McGrew cites Worthy v. State4 and Hess v. State5 to support his claim that the court abused its discretion by precluding this evidence. But those cases are distinguishable. In Worthy the supreme court held that the defendant should have been permitted to rebut evidence the State had used to bolster the victim's credibility.6 In Hess the supreme court held that the defendant should have been allowed to rebut evidence of his propensity to sexually assault women, evidence that directly undercut his defense of consent.7 In both cases the evidence the defendant sought to rebut was an "integral part" of the State's case.8

The evidence of Lewis's purportedly false allegations that McGrew violated the protective order was not relevant to discredit Lewis's testimony. Lewis did not testify about any prior violations of the order by McGrew, and McGrew conceded the material facts that Lewis did testify to: that McGrew was present at the hearing at which the long-term protective order was issued and that he received a copy of the order. Moreover, as already explained, the evidence of Lewis's other allegations was not relevant to the issue disputed at trial — whether the State had proved that McGrew had the required mens rea to commit the offense of violating the protective order. We conclude that Judge Olson did not abuse his discretion by preventing McGrew from testifying about Lewis's other allegations that he violated the order.

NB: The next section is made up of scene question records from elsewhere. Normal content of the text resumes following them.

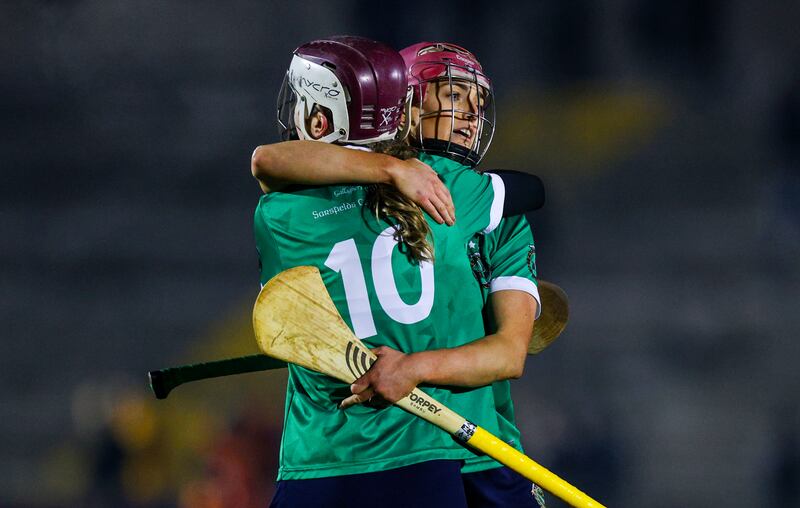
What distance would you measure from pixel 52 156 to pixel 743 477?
3.51 meters

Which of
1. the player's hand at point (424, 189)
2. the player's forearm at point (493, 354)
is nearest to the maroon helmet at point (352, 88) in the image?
the player's hand at point (424, 189)

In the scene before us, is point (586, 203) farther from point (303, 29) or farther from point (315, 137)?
point (315, 137)

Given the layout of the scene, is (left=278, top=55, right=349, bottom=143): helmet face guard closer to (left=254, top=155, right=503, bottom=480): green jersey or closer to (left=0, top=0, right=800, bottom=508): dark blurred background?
(left=254, top=155, right=503, bottom=480): green jersey

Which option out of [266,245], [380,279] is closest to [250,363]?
[266,245]

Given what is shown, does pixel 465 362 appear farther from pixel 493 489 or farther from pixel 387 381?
pixel 493 489

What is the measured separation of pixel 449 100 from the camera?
2096 mm

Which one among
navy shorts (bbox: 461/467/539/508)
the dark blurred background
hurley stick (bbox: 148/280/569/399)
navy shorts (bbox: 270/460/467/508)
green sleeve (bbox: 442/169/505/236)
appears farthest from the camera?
the dark blurred background

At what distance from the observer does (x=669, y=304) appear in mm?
4656

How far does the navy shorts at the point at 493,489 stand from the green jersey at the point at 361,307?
0.22 meters

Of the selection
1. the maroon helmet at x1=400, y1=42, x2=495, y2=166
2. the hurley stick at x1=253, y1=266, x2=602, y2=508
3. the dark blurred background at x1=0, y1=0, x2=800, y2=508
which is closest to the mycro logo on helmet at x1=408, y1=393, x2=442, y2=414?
the hurley stick at x1=253, y1=266, x2=602, y2=508

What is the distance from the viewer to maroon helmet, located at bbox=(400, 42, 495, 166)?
200cm

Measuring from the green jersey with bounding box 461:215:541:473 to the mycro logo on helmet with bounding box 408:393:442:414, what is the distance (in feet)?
0.64

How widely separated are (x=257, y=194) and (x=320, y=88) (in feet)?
10.7

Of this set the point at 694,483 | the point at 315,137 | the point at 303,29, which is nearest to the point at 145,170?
the point at 303,29
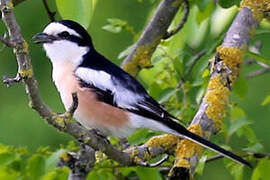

McGrew also argues that his sentence is excessive. As McGrew points out, under AS 22.07.020(b) we have no jurisdiction to consider this claim because McGrew received only twenty days to serve. We therefore refer his sentence appeal to the supreme court for discretionary review under Appellate Rule 215(k).

Conclusion

We AFFIRM McGrew's conviction. McGrew's sentence appeal is referred to the supreme court.

FootNotes


1. AS 11.56.740(a).
2. McGrew was arguably estopped from disputing the facts underlying his earlier conviction. See Jones v. State, 215 P.3d 1091, 1100 (Alaska App. 2009).
3. AS 11.56.740 provides in pertinent part: (a) A person commits the crime of violating a protective order if the person is subject to a protective order (1) issued or filed under AS 18.66 and containing a provision listed in AS 18.66.100(c)(1)-(7) and knowingly commits or attempts to commit an act with reckless disregard that the act violates or would violate a provision of the protective order[.]
4. 999 P.2d 771 (Alaska 2000).
5. 20 P.3d 1121 (Alaska 2001).
6. Worthy, 999 P.2d at 775.
7. Hess, 20 P.3d at 1122, 1124.
8. Id. at 1129 (citing Worthy, 999 P.2d at 775).